# MLE7 - Spark

1. Background

The purpose of this exercise is to teach you to use Spark for conducting distributed machine learning computation.

2. The task

Your task is the Bosch challenge (https://www.kaggle.com/c/bosch-production-line-performance) from Kaggle. This is a binary classification task, with a rather imbalanced response variable.

You can fetch the data either from the Kaggle site, or from an S3 bucket (s3://mle7-data, available from within sandbox AWS account). The response variable is included in the file train_numerical.csv. Feel free to start with only numerical variables, and include categorical and date variables later.

Notice that the test data does not include the response variable.
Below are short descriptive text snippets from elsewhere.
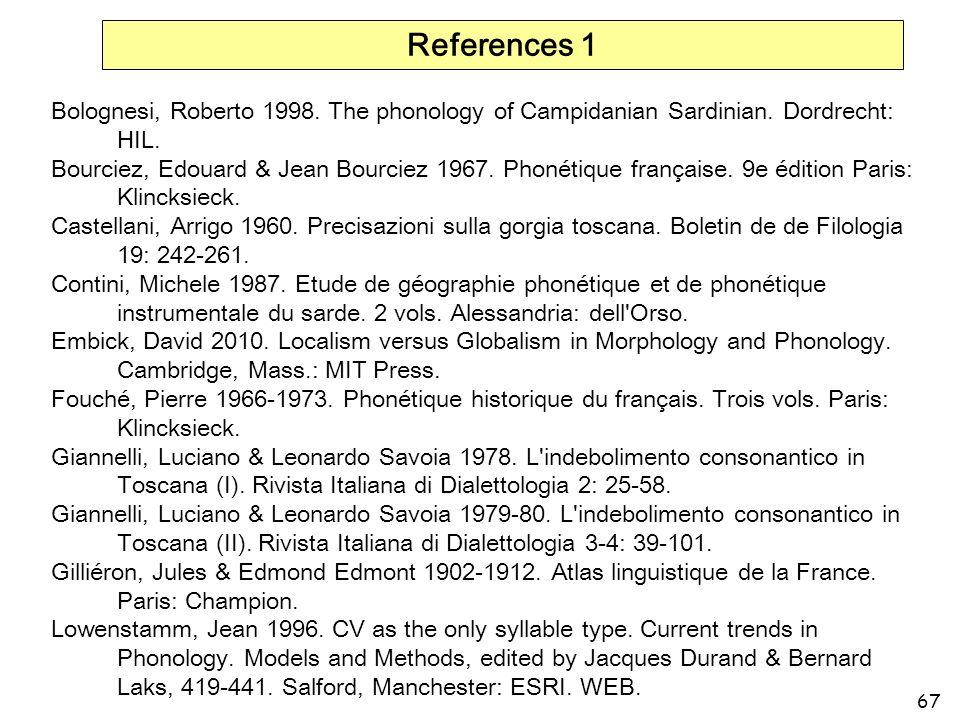 67 References 1 Bolognesi, Roberto 1998. The phonology of Campidanian Sardinian. Dordrecht: HIL. Bourciez, Edouard & Jean Bourciez 1967. Phonétique fr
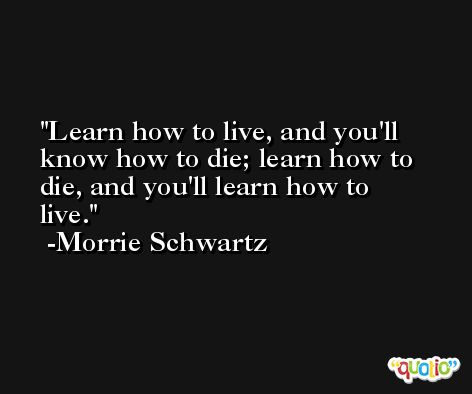 Learn how to live, and you'll know how to die; learn how to die, and you'll learn how to live. -Morrie Schwartz
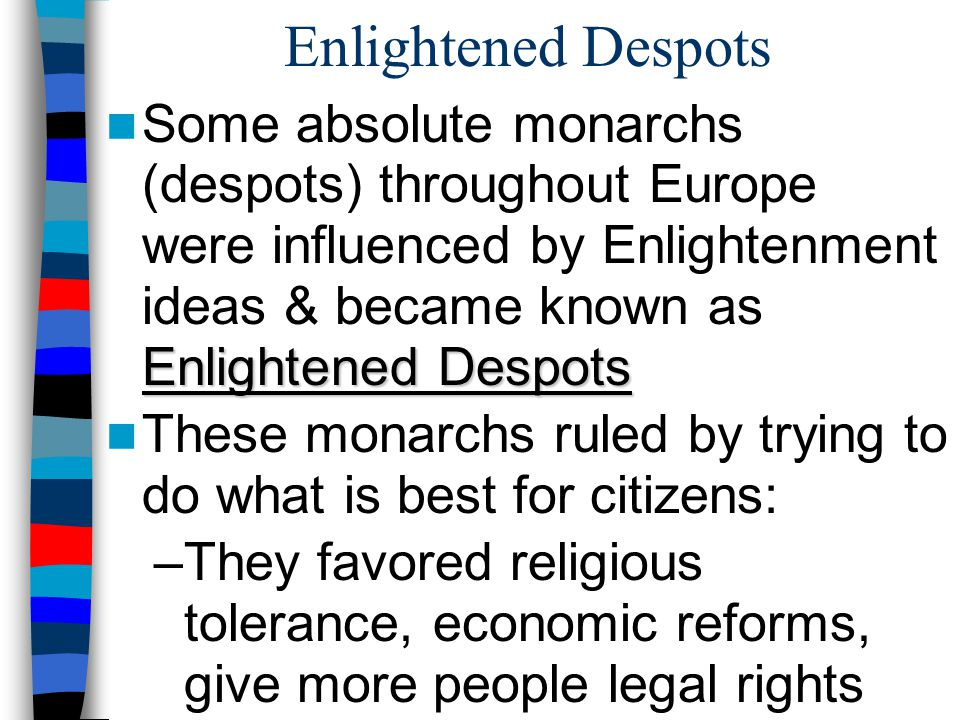 Enlightened Despots Some absolute monarchs (despots) throughout Europe were influenced by Enlightenment ideas & became known as Enlightened Despots.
If you wish to evaluate your model, you can do it by splitting your training data into test and train subsets.

Do not spent too much time on model improvement and evaluation -- it is more important that you learn to do machine learning with Spark.

In [4]:
import pyspark
from pyspark.sql import SparkSession
from pyspark import SparkContext
from pyspark import SparkConf
from pyspark.sql import SQLContext
from pyspark.ml.feature import VectorAssembler
from pyspark.ml import Pipeline
from pyspark.ml.classification import RandomForestClassifier
from pyspark.ml.evaluation import BinaryClassificationEvaluator
sc = pyspark.SparkContext('local[*]')
spark = SparkSession.builder.appName('mle7-matiaska').getOrCreate()

### Read data

In [6]:
df = spark.read.csv("train_numeric.csv", header="true",inferSchema="true")

In [7]:
df=df.na.fill(0)

In [9]:
columns=[x for x in df.columns if x not in ['Id', 'Response']]

In [10]:
assembler = VectorAssembler(inputCols=columns, outputCol='features')

In [11]:
df = (assembler.transform(df).select('Response',"features"))
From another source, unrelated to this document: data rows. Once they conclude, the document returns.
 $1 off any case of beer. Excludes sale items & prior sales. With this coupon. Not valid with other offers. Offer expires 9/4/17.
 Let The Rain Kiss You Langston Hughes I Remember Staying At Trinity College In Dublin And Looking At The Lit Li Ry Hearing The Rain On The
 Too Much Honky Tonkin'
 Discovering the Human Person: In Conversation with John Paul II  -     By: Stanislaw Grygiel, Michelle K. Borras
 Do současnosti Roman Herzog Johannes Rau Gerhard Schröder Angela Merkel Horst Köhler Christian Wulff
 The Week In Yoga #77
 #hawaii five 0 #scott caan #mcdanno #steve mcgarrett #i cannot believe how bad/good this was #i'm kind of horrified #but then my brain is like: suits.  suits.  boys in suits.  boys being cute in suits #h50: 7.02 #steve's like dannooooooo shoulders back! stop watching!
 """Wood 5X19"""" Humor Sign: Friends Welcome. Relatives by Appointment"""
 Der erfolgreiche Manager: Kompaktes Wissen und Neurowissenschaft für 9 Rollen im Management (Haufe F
### Split into training and testdata

In [12]:
trainingData, testData = df.randomSplit([0.8,0.2], seed=0)

### Create RandomForestClassifier

In [14]:
rf = RandomForestClassifier(labelCol='Response', featuresCol='features')

In [15]:
pipeline = Pipeline(stages=[rf])

In [17]:
model = pipeline.fit(trainingData)

In [18]:
predictions = model.transform(testData)

In [20]:
results = predictions.select(['probability', 'Response'])

### Evaluate results

In [30]:
evaluator = BinaryClassificationEvaluator().setMetricName("areaUnderROC").setRawPredictionCol("probability").setLabelCol("Response")
aucTraining = evaluator.evaluate(dataset=results)

In [31]:
aucTraining

0.6843998496574835